#### [Problems to work on]
1. In the post about the best movies of 2010, what subscription did the writer get for the first time that year?
2. Continue the post on the best movies of 2010 below, starting after its final sentence.

#### [Reading text]
┌────────

Saturday, February 26, 2011

Best Movies of 2010

As I always mention whenever I do my best films of the year list, I like to wait till around February or so to allow myself to be able to see some of the movies that don't go nationwide until the new year. I'm on a modest budget and I don't get to go to film festivals, so it's impossible for a Midwesterner such as myself to catch all the prestige films that are rushed to release during the Oscar season that manage to land on a lot of critics' year-end list. I feel that as long as I can do my list before the Academy Awards, it can still remain somewhat relevant and topical. This was also the first year that I got a subscription to Netflix and if you haven't jumped on board by now, I highly recommend it if you're a movie buff such as myself. It allowed me to watch more movies in a year than I have in a very long time and is partly the reason why this list is close to 60 and could have potentially been higher if I had the time to fit in everything I hoped to see.

1. I Am Love

One of the most visually impressive films of the year was not a flashy, big-budget Hollywood effort, but a brooding family drama from Italian director Luca Guadagino. The set design and wardrobes are rich with vivaciousness and detail that pop off the screen in an effective, subtle manner and reflect the tone and personalities of its scenes and characters beautifully. This is a movie that deals with contrast at nearly every corner, since the main character, a Russian woman played Tilda Swinton who married into an affluent Italian family, is an outsider in her own family and that idea is delicately exposed in nearly every frame. Technically, I Am Love is masterfully produced, but when it delves into the intentions and actions of its characters, the effect is poetic as it can be interpreted in many different ways. Even the film's final, grainy shot could have several connotations after repeat viewings (I've seen people refer to it as having the qualities of an ultrasound). I know I've come across a great film when I can't get it out of my head days later and I am constantly thinking it over in my head. As is the case with a lot of revered art, everything may not come to you the first time around, but along the way it forces you to ask yourself questions you never thought of before and enriches you in the process.

└────────

#### [Data to examine]
┌────────

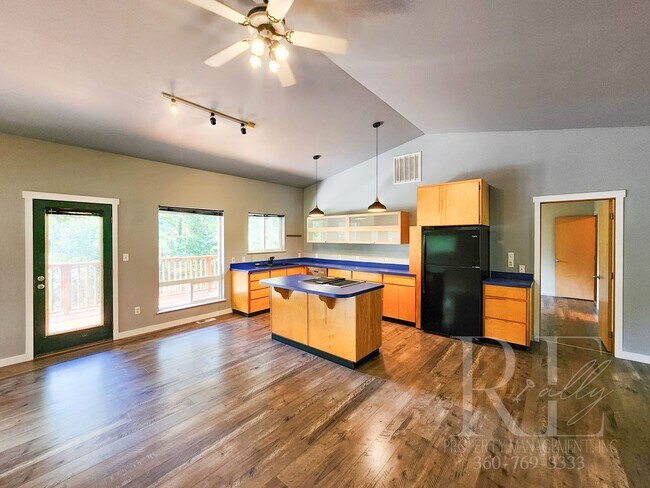 Building Photo - Vaulted Ceilings, Unique Designer Kitchen & Expansive Half-Acre Setting with Flexible Living Spaces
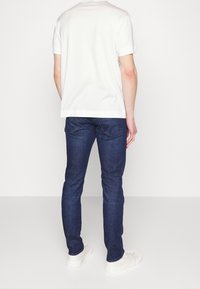 White cotton t-shirt, short sleeves, back view. Paired with dark blue denim jeans and white sneakers, displaying a slim fit design.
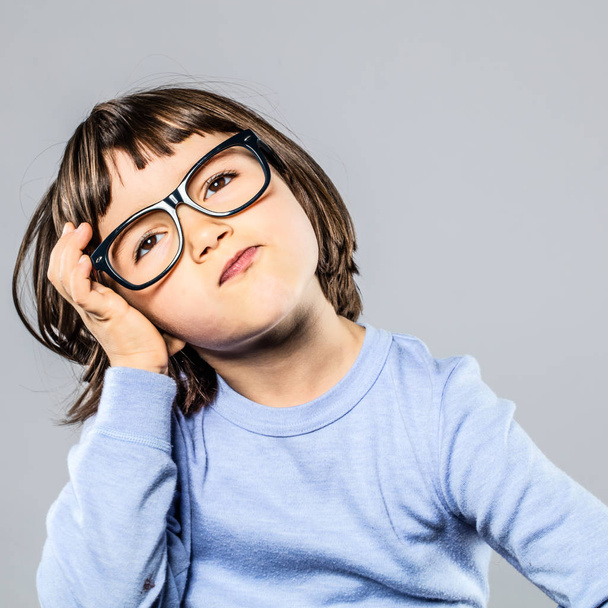 serious preschooler with eyeglasses for thought, imagination, confusion or headache - Φωτογραφία, εικόνα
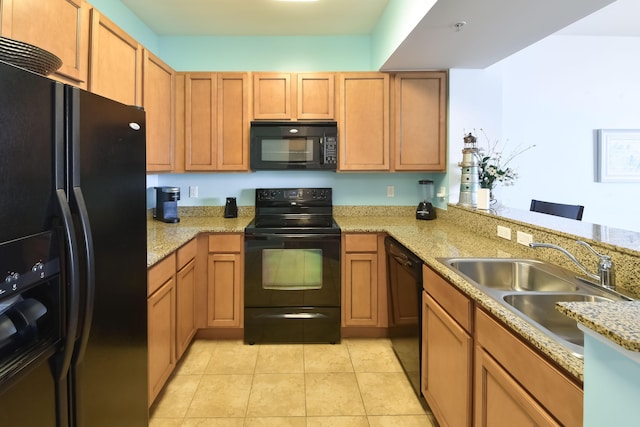 kitchen featuring sink, black appliances, light stone countertops, and light tile patterned flooring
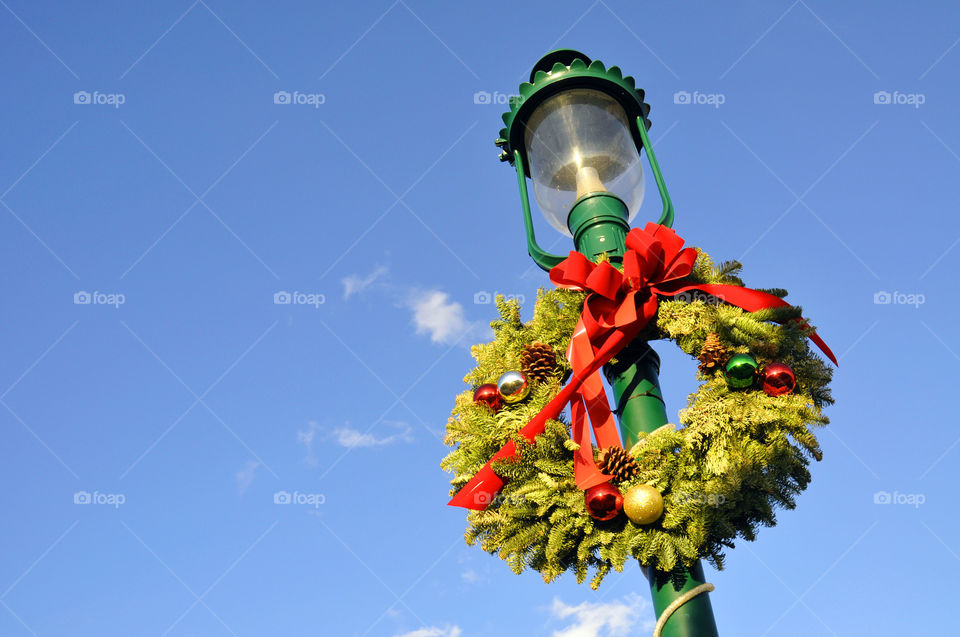 A lamppost is decorated for Christmas.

└────────

#### [Expected responses]
1. A subscription to Netflix.

2.
2. A Prophet

The brutality and violence shown in A Prophet is portrayed in an unflinching way, the kind that isn't shown much in American films. This doesn't mean that American movies shy away from violence—as a matter a fact, gruesomeness is seen as a badge of honor—but the way its done is fetishsized and desensitizes the impact on its viewer. In A Prophet, there is nothing romantic about the acts that are portrayed and it managed to jar even a nonchalant, bloodlusting American as myself. I believe that anything that can get a reaction out of me has made an achievement in that it has accomplished its goal, but that only speaks to the skill of director Jacques Audiard and glosses over the heartening content of the movie that has earned it such a high spot on my list. This French film centers on a young Arab who enters a ethnically divided prison (is there any other kind?) and links up with the Corsicans, an act that is in direct conflict with his Muslim brethren. With the mixture of social issues and gritty entertainment that shares a few strokes from some of Scorcese's earlier works, A Prophet, with its epic span, distinguishes itself from the ordinary crime drama and delivers a more fulfilling experience.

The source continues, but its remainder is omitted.